*** Records to process ***

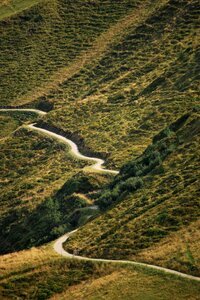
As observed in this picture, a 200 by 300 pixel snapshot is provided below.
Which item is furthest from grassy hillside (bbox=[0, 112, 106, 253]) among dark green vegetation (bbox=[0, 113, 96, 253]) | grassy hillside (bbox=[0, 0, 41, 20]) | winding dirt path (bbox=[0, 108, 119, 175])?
grassy hillside (bbox=[0, 0, 41, 20])

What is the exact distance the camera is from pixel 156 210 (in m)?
66.4

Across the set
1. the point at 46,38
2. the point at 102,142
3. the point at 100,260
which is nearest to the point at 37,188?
the point at 102,142

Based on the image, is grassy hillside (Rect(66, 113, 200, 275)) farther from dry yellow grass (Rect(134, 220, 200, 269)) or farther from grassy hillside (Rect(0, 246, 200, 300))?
grassy hillside (Rect(0, 246, 200, 300))

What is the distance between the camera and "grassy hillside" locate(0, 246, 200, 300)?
53.6 metres

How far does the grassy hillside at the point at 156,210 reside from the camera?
59.1 meters

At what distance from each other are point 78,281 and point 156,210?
34.4 ft

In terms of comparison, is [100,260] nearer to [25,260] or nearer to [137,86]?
[25,260]

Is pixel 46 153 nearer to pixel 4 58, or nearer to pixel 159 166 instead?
pixel 159 166

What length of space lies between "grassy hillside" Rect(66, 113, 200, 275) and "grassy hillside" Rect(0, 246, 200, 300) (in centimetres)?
195

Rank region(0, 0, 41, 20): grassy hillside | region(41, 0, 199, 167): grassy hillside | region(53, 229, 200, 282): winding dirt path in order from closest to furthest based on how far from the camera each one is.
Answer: region(53, 229, 200, 282): winding dirt path
region(41, 0, 199, 167): grassy hillside
region(0, 0, 41, 20): grassy hillside

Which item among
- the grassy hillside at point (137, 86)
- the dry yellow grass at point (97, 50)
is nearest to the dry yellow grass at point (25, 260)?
the grassy hillside at point (137, 86)

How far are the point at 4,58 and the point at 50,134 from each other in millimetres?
42248

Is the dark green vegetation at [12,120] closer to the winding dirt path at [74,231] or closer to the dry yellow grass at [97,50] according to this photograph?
the dry yellow grass at [97,50]

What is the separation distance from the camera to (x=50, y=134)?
11869 cm
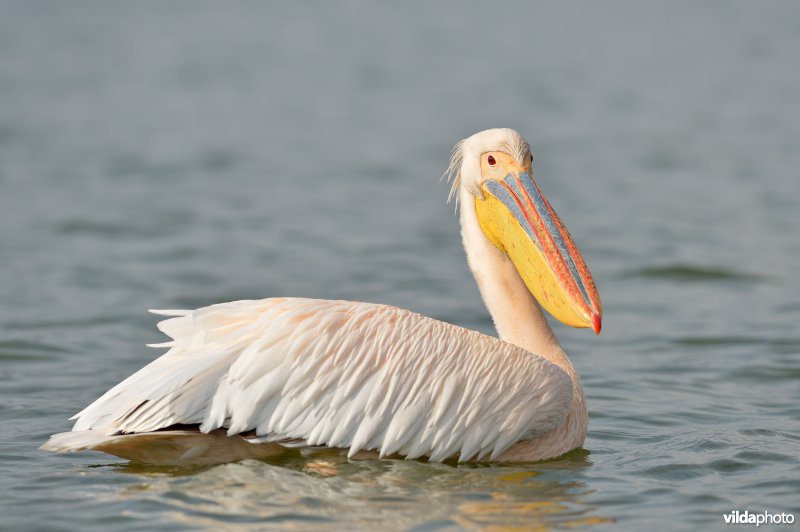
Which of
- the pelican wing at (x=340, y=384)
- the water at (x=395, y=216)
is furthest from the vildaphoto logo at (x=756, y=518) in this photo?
the pelican wing at (x=340, y=384)

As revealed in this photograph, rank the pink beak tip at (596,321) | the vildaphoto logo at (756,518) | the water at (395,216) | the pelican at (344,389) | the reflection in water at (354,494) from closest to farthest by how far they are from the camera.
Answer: the reflection in water at (354,494) → the vildaphoto logo at (756,518) → the pelican at (344,389) → the water at (395,216) → the pink beak tip at (596,321)

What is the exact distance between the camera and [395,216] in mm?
11609

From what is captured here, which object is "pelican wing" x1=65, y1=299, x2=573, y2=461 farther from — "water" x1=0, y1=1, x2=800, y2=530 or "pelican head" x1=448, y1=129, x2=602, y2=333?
"pelican head" x1=448, y1=129, x2=602, y2=333

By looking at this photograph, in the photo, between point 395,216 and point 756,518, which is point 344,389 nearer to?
point 756,518

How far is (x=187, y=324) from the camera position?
5156 mm

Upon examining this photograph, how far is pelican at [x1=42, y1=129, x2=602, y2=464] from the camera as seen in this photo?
4.91m

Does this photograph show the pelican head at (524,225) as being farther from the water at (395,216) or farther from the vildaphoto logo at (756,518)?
the vildaphoto logo at (756,518)

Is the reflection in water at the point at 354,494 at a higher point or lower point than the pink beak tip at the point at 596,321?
lower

***

### Requirement
Each record above must be returned exactly as written, with its pictures omitted.

### Final answer
As observed in this picture, a 200 by 300 pixel snapshot is provided below.
Which item is furthest from grassy hillside (bbox=[0, 112, 106, 253]) among dark green vegetation (bbox=[0, 113, 96, 253]) | grassy hillside (bbox=[0, 0, 41, 20]) | winding dirt path (bbox=[0, 108, 119, 175])?
grassy hillside (bbox=[0, 0, 41, 20])

What is the exact distance the camera is from pixel 156 210 (in m)?
66.4

Across the set
1. the point at 46,38
2. the point at 102,142
3. the point at 100,260
which is nearest to the point at 37,188?
the point at 102,142

Based on the image, is grassy hillside (Rect(66, 113, 200, 275)) farther from dry yellow grass (Rect(134, 220, 200, 269)) or farther from grassy hillside (Rect(0, 246, 200, 300))?
grassy hillside (Rect(0, 246, 200, 300))

What is the distance between the camera and "grassy hillside" locate(0, 246, 200, 300)?
53.6 metres

How far does the grassy hillside at the point at 156,210 reside from the camera?
59.1 meters

At what distance from each other are point 78,281 and point 156,210?
34.4 ft

In terms of comparison, is [100,260] nearer to [25,260] or nearer to [137,86]?
[25,260]

Is pixel 46 153 nearer to pixel 4 58, or nearer to pixel 159 166 instead?
pixel 159 166

What length of space lies between "grassy hillside" Rect(66, 113, 200, 275) and "grassy hillside" Rect(0, 246, 200, 300) (in centimetres)?
195

Rank region(0, 0, 41, 20): grassy hillside | region(41, 0, 199, 167): grassy hillside | region(53, 229, 200, 282): winding dirt path in order from closest to furthest based on how far from the camera each one is.
Answer: region(53, 229, 200, 282): winding dirt path
region(41, 0, 199, 167): grassy hillside
region(0, 0, 41, 20): grassy hillside

Which item among
- the grassy hillside at point (137, 86)
- the dry yellow grass at point (97, 50)
is nearest to the dry yellow grass at point (25, 260)?
the grassy hillside at point (137, 86)

How far are the point at 4,58 and the point at 50,134 from each other in millimetres?
42248

Is the dark green vegetation at [12,120] closer to the winding dirt path at [74,231] or closer to the dry yellow grass at [97,50] according to this photograph?
the dry yellow grass at [97,50]

What is the separation distance from the camera to (x=50, y=134)?
11869 cm
Which of
- the pelican wing at (x=340, y=384)
- the water at (x=395, y=216)
is furthest from the vildaphoto logo at (x=756, y=518) in this photo?
the pelican wing at (x=340, y=384)

As revealed in this photograph, rank the pink beak tip at (596,321) | the vildaphoto logo at (756,518) | the water at (395,216) | the pelican at (344,389) | the reflection in water at (354,494) from closest to farthest by how far they are from the camera.
Answer: the reflection in water at (354,494) → the vildaphoto logo at (756,518) → the pelican at (344,389) → the water at (395,216) → the pink beak tip at (596,321)

What is the exact distance between the camera and [395,216] in mm?
11609

From what is captured here, which object is "pelican wing" x1=65, y1=299, x2=573, y2=461 farther from — "water" x1=0, y1=1, x2=800, y2=530 or "pelican head" x1=448, y1=129, x2=602, y2=333?
"pelican head" x1=448, y1=129, x2=602, y2=333

By looking at this photograph, in the photo, between point 395,216 and point 756,518, which is point 344,389 nearer to?
point 756,518

How far is (x=187, y=324) from the camera position?
5156 mm

Upon examining this photograph, how far is pelican at [x1=42, y1=129, x2=602, y2=464] from the camera as seen in this photo?
4.91m

Does this photograph show the pelican head at (524,225) as being farther from the water at (395,216) or farther from the vildaphoto logo at (756,518)?
the vildaphoto logo at (756,518)

Is the reflection in water at the point at 354,494 at a higher point or lower point than the pink beak tip at the point at 596,321?
lower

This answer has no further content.